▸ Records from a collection
-*-
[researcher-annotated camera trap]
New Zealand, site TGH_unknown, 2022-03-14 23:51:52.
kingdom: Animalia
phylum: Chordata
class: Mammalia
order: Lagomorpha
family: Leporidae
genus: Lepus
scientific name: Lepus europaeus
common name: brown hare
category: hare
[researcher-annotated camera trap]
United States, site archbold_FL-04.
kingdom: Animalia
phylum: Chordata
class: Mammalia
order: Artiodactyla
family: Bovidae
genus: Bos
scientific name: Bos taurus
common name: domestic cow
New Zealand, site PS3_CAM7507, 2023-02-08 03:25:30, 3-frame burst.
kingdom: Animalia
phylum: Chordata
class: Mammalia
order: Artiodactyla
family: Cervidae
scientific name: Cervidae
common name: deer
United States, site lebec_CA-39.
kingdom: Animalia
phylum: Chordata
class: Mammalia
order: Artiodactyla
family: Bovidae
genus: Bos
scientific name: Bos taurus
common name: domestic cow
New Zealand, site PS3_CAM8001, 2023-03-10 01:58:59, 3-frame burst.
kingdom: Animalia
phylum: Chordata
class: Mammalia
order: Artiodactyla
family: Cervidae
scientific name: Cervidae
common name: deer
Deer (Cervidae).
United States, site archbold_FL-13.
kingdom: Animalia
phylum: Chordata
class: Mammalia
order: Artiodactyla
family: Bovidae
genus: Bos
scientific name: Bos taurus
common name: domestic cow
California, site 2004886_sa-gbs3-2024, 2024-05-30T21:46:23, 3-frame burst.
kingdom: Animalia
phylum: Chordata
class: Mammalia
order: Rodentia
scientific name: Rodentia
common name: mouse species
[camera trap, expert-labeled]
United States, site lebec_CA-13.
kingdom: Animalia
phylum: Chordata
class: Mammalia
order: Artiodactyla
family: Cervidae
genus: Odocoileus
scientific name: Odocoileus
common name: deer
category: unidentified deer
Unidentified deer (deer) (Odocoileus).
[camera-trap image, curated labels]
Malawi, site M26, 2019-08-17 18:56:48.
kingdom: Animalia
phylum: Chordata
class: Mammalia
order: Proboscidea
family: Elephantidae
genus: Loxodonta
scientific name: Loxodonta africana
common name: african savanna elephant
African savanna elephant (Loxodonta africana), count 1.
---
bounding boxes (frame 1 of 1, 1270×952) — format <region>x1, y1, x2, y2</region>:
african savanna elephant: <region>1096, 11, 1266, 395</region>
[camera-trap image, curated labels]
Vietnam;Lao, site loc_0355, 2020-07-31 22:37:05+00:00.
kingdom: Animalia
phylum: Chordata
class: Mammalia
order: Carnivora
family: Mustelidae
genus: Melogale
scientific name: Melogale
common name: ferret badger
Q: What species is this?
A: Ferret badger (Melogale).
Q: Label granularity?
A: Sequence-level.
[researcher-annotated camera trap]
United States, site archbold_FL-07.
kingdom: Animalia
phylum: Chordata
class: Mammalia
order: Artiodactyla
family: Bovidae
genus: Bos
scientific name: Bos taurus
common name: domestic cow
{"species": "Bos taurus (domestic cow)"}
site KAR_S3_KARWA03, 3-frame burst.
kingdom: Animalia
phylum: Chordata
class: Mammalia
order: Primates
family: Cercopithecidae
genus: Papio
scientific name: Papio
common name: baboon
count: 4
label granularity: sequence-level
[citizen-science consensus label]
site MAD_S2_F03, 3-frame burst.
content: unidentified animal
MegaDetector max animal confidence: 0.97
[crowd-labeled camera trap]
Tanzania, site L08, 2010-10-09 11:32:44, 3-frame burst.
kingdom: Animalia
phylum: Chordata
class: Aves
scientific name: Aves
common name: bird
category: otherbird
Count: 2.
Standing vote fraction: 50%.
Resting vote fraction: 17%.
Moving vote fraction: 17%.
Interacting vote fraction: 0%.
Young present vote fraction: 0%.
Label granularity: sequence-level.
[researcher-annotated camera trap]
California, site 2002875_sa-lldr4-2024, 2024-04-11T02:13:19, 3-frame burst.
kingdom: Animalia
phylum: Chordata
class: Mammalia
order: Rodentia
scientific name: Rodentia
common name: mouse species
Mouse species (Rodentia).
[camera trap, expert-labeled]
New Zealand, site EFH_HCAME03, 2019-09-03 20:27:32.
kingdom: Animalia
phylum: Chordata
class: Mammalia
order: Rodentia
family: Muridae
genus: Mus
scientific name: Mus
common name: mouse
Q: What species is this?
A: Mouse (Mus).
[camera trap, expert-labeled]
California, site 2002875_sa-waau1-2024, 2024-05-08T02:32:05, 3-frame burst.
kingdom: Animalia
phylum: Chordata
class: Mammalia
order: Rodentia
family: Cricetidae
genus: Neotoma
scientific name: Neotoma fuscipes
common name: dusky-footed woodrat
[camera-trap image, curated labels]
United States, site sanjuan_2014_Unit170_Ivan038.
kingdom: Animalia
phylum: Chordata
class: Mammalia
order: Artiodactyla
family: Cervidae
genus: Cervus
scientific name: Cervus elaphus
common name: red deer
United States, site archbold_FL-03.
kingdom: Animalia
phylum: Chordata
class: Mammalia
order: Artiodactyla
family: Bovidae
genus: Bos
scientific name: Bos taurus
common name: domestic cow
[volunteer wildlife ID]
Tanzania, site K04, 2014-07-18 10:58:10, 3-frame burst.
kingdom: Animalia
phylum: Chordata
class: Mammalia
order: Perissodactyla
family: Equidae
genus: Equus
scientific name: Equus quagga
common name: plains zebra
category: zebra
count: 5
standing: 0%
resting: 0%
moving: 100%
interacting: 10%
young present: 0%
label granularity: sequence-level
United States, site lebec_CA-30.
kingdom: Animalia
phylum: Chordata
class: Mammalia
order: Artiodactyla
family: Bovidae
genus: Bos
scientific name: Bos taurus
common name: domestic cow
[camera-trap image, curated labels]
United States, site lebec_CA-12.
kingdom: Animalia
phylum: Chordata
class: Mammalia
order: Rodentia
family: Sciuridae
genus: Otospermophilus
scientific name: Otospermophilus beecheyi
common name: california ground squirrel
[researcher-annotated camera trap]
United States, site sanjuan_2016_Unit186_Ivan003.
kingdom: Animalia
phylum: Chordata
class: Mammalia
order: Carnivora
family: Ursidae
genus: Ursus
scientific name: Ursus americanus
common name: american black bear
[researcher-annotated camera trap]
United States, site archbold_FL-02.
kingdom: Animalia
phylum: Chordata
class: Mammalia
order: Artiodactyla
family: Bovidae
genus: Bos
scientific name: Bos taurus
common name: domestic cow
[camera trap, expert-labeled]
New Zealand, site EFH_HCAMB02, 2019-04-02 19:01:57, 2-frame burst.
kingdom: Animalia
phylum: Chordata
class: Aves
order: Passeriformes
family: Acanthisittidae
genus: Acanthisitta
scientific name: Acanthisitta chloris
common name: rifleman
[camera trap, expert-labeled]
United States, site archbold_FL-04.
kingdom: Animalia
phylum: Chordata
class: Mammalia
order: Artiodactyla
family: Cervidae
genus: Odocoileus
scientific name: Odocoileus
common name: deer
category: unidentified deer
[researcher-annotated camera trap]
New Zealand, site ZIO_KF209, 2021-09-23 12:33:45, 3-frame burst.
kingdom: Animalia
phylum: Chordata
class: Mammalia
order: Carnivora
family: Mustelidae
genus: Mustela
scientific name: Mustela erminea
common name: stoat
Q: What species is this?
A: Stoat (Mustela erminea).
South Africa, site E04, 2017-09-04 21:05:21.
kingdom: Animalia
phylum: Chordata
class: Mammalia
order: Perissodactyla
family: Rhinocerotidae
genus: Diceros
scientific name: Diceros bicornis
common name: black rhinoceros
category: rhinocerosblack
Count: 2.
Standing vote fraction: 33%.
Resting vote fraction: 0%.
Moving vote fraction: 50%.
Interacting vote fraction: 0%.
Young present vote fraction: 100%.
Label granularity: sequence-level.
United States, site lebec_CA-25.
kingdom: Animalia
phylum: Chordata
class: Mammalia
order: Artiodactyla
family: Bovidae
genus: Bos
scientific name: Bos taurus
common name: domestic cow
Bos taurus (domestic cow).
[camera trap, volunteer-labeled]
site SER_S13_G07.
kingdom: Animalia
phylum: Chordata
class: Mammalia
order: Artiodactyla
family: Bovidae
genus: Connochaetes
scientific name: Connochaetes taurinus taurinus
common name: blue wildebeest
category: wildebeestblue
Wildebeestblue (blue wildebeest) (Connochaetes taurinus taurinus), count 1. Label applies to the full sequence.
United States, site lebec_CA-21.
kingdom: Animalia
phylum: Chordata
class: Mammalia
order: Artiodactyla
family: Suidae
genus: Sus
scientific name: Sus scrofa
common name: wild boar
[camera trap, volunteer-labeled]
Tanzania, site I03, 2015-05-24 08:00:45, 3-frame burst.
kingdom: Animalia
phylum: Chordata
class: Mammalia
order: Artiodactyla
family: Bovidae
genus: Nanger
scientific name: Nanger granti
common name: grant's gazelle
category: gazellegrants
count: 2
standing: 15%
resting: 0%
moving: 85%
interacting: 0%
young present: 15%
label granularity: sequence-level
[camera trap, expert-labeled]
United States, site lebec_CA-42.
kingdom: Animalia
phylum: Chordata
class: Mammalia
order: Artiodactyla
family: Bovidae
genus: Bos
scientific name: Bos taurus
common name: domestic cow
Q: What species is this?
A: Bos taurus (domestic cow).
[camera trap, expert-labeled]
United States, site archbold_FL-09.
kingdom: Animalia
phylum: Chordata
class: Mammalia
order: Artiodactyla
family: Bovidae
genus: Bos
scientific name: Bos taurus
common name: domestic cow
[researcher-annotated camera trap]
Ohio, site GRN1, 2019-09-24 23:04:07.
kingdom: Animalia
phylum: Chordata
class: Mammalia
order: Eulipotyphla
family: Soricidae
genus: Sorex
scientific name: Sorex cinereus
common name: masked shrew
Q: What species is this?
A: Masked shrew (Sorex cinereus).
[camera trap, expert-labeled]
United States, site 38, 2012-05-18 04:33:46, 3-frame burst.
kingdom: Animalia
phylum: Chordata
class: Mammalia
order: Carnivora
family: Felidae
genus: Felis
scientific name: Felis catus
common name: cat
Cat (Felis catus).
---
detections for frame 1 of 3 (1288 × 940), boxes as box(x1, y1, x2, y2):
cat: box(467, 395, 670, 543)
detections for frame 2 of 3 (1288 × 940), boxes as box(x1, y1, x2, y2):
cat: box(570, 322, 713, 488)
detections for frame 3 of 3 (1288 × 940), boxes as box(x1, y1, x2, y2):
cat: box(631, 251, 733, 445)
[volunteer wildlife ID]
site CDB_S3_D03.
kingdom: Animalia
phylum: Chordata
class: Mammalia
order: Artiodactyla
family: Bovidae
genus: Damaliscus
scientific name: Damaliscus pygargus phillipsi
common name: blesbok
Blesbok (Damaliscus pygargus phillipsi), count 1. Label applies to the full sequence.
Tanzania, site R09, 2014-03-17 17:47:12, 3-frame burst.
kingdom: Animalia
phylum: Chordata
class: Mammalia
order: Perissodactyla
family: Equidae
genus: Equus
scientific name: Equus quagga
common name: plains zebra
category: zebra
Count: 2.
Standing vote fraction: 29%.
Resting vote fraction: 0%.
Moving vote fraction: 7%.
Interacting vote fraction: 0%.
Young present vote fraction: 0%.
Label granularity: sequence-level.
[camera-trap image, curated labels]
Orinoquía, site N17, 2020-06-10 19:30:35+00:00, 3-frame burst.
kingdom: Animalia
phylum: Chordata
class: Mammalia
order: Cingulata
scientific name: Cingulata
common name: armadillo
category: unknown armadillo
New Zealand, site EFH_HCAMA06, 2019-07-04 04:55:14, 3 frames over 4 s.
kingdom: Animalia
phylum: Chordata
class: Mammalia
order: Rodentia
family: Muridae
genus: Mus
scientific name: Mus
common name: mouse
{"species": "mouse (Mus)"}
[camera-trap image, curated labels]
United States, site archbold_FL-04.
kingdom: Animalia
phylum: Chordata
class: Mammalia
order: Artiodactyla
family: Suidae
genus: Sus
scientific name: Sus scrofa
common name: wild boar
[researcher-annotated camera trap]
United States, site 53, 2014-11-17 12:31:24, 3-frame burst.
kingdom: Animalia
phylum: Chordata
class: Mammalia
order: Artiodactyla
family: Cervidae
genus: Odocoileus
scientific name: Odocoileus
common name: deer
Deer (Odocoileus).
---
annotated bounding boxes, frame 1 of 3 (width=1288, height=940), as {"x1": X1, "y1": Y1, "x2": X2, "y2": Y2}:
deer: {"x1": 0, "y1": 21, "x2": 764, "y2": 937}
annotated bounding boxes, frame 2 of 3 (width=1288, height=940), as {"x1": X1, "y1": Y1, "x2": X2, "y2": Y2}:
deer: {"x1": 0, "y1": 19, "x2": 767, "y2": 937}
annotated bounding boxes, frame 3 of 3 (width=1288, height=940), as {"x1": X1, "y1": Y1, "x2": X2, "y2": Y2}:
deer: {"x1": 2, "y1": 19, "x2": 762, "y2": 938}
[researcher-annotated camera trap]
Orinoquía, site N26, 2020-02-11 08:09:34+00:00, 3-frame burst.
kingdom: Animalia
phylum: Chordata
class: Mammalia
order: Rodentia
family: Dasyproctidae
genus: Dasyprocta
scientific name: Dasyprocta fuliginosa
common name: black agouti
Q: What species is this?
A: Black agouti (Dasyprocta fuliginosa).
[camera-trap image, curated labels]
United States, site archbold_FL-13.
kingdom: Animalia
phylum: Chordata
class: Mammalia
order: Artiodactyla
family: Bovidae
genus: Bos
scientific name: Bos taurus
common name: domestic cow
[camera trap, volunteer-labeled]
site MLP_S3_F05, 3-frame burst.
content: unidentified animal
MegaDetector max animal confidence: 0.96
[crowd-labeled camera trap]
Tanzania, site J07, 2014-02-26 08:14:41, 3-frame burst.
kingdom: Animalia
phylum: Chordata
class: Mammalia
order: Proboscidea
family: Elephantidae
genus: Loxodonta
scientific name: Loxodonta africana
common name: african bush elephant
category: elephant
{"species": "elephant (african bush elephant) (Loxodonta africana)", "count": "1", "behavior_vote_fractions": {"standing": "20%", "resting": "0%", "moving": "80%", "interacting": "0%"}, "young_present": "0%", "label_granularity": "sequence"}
-*-
▸ Exercise
Search the entries for the word "Orinoquía" and copy every line that has it.

▸ Solution to this task
Orinoquía, site N17, 2020-06-10 19:30:35+00:00, 3-frame burst.
Orinoquía, site N26, 2020-02-11 08:09:34+00:00, 3-frame burst.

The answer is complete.